Apparently, every ten years we give the President the ability to legislate.
I didn't have a blog in 1996. I'm not actually sure that anyone did. But I didn't agree with the line-item veto then, and I certainly don't agree with it now. Granted, this newest version isn't as powerful as Clinton's brief foray into legislating, but it still undermines the process.
Nobody likes pork-barrel projects except congresspersons. Often times the people they benefit don't even care; they're just there to enhance image and waste some of the trillions the government has to spend.
But that doesn't mean we need to upend the democratic process to get rid of them. Pork is there because legislation is all about compromise and consensus. Sure, one party holds sway most of the time, but consensus is still necessary. Senators barter. Representatives bargain. If you give the President carte blanche to eliminate the fruits of those bargains, it dampens the entire process.
Example: Barbara Boxer wants funding for tree-huggers in Marin, and Trent Lott isn't terribly interested in helping her out. But she says she'll stop opposing some conservative social issue if he'll fund her pet project. They agree. Now, Lott didn't necessarily need Boxer's actual vote for the budget, because he's got the majority. But now he can count on less of a media fuss about his issue, so in their eyes, everyone wins.

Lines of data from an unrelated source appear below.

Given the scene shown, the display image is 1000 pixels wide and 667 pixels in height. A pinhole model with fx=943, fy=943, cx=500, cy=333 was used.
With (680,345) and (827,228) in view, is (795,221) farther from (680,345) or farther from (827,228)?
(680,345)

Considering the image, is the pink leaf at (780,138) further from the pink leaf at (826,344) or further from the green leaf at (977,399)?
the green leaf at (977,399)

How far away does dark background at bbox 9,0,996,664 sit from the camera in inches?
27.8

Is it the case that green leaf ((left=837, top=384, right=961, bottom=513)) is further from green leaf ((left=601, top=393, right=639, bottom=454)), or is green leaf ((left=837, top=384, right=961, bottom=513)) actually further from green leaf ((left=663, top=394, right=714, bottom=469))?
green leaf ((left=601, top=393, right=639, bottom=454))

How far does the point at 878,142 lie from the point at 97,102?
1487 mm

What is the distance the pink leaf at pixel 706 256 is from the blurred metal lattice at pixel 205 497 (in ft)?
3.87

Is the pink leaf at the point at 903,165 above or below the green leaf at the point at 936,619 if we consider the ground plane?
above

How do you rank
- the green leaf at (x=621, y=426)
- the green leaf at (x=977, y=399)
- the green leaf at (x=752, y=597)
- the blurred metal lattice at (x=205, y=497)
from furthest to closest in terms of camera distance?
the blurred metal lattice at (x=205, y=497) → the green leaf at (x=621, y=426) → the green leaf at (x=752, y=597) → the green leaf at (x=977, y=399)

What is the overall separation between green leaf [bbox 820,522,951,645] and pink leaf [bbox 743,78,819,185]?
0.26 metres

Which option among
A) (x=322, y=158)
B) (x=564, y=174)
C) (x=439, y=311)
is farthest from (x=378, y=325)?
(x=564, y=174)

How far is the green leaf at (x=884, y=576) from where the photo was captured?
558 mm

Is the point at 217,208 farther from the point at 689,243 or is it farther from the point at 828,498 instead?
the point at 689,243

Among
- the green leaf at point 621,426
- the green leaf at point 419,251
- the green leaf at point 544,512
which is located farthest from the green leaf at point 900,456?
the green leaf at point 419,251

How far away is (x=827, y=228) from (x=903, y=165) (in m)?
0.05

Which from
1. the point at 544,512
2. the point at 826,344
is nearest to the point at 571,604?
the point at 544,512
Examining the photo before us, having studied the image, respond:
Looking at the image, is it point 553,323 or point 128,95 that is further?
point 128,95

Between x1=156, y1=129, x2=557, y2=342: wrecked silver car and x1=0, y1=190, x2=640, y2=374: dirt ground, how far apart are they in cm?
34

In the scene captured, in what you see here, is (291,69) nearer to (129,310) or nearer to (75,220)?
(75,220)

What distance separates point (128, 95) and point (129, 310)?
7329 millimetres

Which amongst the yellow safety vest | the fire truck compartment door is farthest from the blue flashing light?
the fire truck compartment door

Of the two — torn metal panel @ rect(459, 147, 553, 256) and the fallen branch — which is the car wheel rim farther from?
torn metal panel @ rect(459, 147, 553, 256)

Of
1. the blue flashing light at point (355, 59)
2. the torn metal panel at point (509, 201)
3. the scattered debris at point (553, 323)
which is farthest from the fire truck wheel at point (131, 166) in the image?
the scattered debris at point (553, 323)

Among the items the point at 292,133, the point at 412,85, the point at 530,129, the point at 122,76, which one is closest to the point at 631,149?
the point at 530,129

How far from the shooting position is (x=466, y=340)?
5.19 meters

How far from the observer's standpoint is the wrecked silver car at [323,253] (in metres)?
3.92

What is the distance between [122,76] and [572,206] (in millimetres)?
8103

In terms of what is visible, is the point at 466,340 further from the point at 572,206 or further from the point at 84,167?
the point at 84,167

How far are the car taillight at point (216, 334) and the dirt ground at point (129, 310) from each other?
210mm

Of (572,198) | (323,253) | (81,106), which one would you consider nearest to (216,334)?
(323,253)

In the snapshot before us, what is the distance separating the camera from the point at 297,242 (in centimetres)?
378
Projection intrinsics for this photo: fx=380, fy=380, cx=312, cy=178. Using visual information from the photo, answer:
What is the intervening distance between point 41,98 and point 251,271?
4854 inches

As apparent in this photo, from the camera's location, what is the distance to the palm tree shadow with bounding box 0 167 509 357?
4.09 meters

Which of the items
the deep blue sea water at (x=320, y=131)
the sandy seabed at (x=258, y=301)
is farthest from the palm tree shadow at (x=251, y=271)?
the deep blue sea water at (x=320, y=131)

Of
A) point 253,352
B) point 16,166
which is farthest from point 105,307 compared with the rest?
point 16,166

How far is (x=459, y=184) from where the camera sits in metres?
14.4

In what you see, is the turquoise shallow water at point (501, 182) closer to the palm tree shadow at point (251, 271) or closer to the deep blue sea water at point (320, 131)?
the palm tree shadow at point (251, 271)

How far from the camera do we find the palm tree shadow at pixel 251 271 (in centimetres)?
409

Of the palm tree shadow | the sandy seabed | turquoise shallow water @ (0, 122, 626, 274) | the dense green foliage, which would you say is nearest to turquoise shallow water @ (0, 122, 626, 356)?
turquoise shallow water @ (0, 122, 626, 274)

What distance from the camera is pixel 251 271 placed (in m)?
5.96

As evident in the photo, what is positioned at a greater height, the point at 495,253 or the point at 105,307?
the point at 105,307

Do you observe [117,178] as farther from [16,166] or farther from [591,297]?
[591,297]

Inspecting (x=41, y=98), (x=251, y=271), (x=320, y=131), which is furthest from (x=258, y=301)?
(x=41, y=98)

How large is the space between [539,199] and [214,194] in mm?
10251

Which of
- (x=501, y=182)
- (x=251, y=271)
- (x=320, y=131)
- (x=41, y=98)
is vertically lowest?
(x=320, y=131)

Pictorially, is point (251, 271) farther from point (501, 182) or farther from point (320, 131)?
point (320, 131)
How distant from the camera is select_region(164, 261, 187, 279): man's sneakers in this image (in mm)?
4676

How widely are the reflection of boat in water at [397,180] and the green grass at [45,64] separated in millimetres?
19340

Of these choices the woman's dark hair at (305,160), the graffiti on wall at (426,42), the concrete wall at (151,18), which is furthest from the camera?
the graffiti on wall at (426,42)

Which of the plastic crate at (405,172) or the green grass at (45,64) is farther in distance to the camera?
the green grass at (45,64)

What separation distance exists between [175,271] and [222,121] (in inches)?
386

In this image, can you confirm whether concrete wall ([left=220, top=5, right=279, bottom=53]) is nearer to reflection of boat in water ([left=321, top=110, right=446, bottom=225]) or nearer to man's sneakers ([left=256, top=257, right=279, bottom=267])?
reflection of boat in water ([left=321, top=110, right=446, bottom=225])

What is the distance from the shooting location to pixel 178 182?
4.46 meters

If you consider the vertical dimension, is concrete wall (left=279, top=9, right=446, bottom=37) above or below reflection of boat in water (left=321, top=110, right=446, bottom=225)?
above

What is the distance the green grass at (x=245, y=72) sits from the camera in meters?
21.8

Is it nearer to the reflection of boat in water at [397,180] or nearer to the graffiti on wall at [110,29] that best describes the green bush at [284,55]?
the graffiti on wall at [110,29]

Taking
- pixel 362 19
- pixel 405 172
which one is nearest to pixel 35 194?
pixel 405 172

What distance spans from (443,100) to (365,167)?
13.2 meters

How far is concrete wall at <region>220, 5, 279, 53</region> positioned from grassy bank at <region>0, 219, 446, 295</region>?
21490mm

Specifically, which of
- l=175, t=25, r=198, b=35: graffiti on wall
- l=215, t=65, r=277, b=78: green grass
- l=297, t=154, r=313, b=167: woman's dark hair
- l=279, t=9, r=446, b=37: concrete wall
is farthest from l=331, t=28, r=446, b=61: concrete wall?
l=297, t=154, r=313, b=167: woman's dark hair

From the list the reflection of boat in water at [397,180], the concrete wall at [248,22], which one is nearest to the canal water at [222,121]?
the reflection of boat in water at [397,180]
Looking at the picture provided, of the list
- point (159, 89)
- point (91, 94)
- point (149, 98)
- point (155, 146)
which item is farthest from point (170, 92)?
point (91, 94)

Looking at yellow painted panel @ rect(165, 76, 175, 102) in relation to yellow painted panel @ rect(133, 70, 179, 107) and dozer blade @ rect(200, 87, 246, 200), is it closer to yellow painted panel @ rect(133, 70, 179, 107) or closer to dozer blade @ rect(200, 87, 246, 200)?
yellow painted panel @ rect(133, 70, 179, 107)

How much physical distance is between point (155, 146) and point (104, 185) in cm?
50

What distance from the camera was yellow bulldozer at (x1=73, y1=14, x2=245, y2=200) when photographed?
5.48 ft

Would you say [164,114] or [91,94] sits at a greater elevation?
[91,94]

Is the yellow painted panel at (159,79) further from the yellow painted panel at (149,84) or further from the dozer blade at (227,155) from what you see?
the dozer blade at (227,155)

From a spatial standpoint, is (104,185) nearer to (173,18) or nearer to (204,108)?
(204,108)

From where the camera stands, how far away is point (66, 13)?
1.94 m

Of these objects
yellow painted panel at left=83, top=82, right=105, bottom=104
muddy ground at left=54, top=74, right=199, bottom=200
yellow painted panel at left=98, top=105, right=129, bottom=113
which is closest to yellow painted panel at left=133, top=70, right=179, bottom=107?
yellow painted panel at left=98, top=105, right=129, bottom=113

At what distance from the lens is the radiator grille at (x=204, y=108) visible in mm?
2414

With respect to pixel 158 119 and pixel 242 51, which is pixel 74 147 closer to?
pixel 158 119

Now enter the President, who thinks tree-hugging is for pinkos and vetoes that item out. Congress--Republicans out of principle and some Democrats out of anti-pork feelings--agrees and easily votes to agree. The end result is that Boxer has lost her half of the bargain, because we let the President muck around.
It's a simplistic example, I know, but I threw it together in 10 minutes. At the end of the day, it doesn't matter who heads up the Executive Branch (even if it's me); that's not one of the powers of the President, and it tips the scales too far in his already-lopsided favor (executive orders, anyone?).